▶ _Your tasks_
(a) In the forum thread about driving routes, what kind of road is the stretch from Dalwhinnie to Spean Bridge?
(b) Write what comes next in the forum thread about driving routes, picking up right after its final line.

▶ _Source text_
* * * * *
Still theoretical - I'm having a hard time mentally committing to a private rental rather than scouting same dates for a timeshare exchange!


----------



## Keitht (Jul 22, 2008)

Tom's route is only about 30 miles longer.  To be honest I thought is was more than that.  His route is predominantly motorway and dual carriageway.  Allowing for the last section from Dalwhinnie to Spean Bridge being only single carriageway, as I'm not sure what it is, you could probably save 1 to 1 1/2 hours going that way.
The big problem with the Loch Lomond, Glencoe route is that if you get stuck behing something big and slow it can be very difficult to get past for miles at a time.


----------



## TomCayman (Jul 22, 2008)

Keitht said:


> Tom's route is only about 30 miles longer.  To be honest I thought is was more than that.  His route is predominantly motorway and dual carriageway.  Allowing for the last section from Dalwhinnie to Spean Bridge being only single carriageway, as I'm not sure what it is, you could probably save 1 to 1 1/2 hours going that way.
> The big problem with the Loch Lomond, Glencoe route is that if you get stuck behing something big and slow it can be very difficult to get past for miles at a time.



Do what I did last time, rent a BMW330i from www.gogetarentacar.com for a few days....slow moving traffic + 250+bhp = no problemo 

Oh, Dalwhinnie to Spean Bridge is single carriageway (ie one lane each way), but pretty fast the first half, though the main Spean Bridge to Inversnecky road is a bit slow in places.


----------



## Keitht (Jul 22, 2008)
* * * * *
▶ _Extracted information_
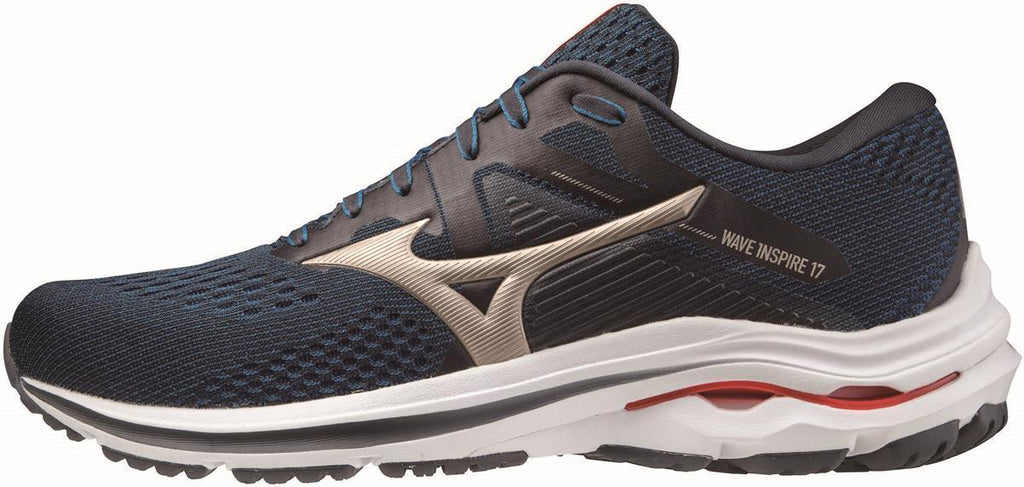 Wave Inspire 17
* * * * *
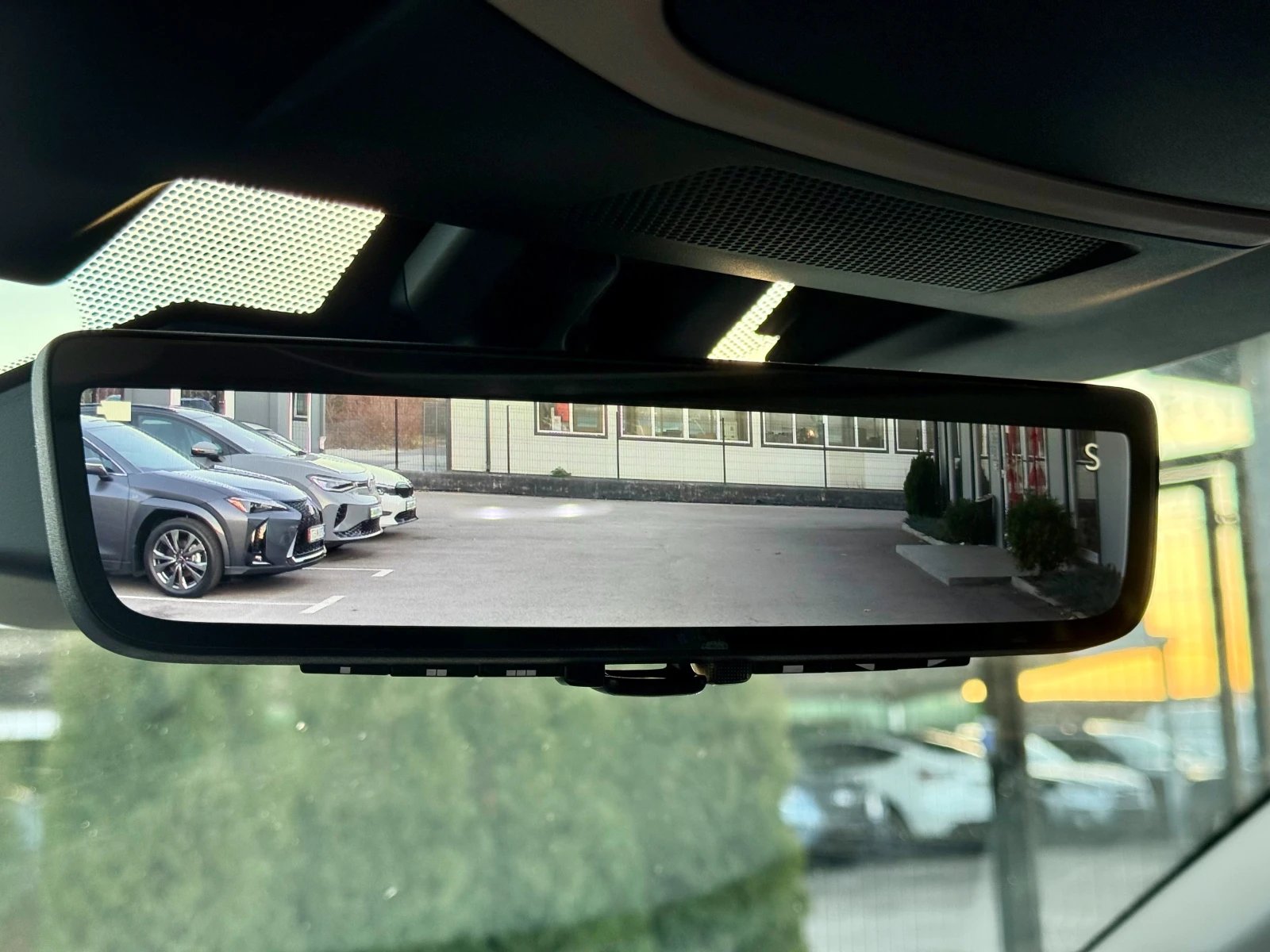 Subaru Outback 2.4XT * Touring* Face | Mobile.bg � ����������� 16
* * * * *
▶ _Answer section_
(a) It is single carriageway, one lane each way.

(b)
Thanks Tom,

It's a while since I've been up around Fort William and Spean Bridge area so hoped they might have improved that section of road.  No such luck apparently.


----------



## scotlass (Jul 22, 2008)

Having driven the A86 last Thursday from Laggan to Spean Bridge, I would say it would be fairly straightforward driving although winding in some areas.  We ran into very little traffic so that helped.  When I first saw this post last week, I was in Scotland and asked a local about using the A9 to Inverness and then across to Skye vs. Loch Lomond, Glencoe, etc.  She said the A9 was way out of the way.  I hadn't thought about cutting across from Dahlwinnie which does make more sense.


----------



## Laurie (Jul 27, 2008)

Good info, thanks!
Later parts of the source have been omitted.